Bite: Mobile, social not only ways to reach Millennials

Despite the belief that Millennials spend most of their lives on mobile devices or social media, the generation is not as digitally dependent as many people think, according to a study from Bite.

NEW YORK: Despite the belief that Millennials spend most of their lives on mobile devices or social media, the generation is not as digitally dependent as many people think, according to a study from Bite.

The Millennial Index survey, conducted by Bite and Redshift Research, revealed that only 15% of Millennials are on Twitter for more than three hours a week, and 43% do not use Twitter at all.

Out of the 2,000 US and UK consumers between the ages of 17 and 31 that were surveyed, fewer than half (41%) said they go on Facebook for more than three hours a week.

Jane Hales, client services director at Redshift Research, said the data shows that while digital campaigns are important, some brands forget that “the more traditional channels still have a big place.”

She added that if a brand launches an initiative heavily weighted toward one channel, such as Twitter, it could miss a big chunk of its market.
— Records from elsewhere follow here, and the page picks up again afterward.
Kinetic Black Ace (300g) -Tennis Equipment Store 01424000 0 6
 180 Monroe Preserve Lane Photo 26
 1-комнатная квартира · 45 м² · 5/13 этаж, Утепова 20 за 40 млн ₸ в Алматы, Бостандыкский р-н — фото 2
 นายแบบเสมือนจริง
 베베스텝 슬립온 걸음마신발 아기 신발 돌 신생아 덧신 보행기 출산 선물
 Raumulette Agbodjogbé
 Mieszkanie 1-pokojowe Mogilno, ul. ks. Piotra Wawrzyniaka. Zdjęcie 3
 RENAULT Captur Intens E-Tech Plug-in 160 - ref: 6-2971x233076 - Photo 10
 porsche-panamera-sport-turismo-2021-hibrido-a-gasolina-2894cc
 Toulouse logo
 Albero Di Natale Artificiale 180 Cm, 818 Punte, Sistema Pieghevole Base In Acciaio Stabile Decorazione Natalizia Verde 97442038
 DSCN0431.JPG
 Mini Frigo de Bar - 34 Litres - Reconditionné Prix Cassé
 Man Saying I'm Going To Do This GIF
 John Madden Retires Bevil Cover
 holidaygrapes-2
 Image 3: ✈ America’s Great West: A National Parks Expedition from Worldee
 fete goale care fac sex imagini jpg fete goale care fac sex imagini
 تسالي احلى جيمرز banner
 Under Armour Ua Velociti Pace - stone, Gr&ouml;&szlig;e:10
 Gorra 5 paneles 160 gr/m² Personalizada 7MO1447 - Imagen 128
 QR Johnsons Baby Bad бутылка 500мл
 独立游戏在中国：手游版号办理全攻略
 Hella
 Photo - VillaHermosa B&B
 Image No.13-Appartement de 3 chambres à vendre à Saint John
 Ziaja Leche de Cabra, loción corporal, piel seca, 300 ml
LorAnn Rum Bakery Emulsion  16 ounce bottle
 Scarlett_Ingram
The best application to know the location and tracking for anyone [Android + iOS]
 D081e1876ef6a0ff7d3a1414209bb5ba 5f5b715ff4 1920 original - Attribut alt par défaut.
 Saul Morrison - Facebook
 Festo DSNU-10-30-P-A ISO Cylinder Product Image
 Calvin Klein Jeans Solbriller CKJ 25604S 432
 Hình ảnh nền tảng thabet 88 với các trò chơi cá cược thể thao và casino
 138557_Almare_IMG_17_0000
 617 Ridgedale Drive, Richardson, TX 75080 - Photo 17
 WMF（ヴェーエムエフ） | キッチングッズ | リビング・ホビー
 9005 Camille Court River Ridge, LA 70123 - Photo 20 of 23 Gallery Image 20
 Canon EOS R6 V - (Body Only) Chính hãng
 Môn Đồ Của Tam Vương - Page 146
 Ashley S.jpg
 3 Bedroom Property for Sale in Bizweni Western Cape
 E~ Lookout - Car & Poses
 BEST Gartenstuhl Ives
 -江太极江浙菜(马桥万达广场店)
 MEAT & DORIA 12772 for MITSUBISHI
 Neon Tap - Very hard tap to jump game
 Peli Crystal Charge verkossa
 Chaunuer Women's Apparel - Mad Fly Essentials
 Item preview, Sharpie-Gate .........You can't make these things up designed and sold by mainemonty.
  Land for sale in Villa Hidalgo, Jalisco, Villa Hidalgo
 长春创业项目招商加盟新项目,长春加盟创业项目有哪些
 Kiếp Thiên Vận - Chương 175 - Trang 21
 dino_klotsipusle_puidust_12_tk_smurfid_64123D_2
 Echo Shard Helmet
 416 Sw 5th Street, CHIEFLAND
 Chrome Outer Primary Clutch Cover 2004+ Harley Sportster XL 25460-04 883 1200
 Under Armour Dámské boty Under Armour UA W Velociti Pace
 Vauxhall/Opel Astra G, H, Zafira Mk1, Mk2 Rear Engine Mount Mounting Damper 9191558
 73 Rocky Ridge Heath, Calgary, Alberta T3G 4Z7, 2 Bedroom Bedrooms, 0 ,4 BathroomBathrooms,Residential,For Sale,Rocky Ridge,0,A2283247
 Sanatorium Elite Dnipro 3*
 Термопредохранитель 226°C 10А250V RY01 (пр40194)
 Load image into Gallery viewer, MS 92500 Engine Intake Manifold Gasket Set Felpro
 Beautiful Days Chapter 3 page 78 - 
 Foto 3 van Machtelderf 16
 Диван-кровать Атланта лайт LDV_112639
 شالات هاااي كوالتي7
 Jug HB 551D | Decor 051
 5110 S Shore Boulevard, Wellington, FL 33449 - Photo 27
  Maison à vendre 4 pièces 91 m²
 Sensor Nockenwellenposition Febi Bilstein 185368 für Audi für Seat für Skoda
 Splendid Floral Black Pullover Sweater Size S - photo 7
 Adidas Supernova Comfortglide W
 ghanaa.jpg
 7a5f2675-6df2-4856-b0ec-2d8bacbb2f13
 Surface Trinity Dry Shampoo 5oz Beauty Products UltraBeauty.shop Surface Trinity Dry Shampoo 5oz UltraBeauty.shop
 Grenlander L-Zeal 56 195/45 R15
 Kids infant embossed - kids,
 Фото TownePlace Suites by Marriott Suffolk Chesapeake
The study also showed that 65% of Millennials spend more time accessing the Internet on a laptop or desktop rather than a mobile device or tablet. In this study, Millennials were categorized as people born between 1981 and 2004.

One takeaway from the report is that brands should employ a “multiscreen” approach to target Millennials, said Hales. When it comes to their social lives, Millennials likely want to be engaged via a mobile device, she added, but they are still getting information from other screens during the day.

Participants said they spend about 108 hours a year browsing the Internet for work or to study, almost as much time as they spend texting. The group spends 77 hours per year reading news online, six hours more than the time they are on Twitter.

When it comes to celebrity gossip, Millennials said they attribute about 36 hours per year on it. Also, only 3% of Millennials aspire to be celebrities, but 20% strive to be entrepreneurs, which the study linked to the high number of young but successful founders of companies such as Facebook, Craigslist, and Google.

Hales said that part of the research indicates that the “values, motivations, and emotional pulls and triggers of young people are not hugely dissimilar to the generations before them.”

She added that Millennials are interested in authenticity and can “see rubbish quite quickly,” which means that if a company uses a celebrity ambassador for a campaign, the person should make sense for a brand and fit its values.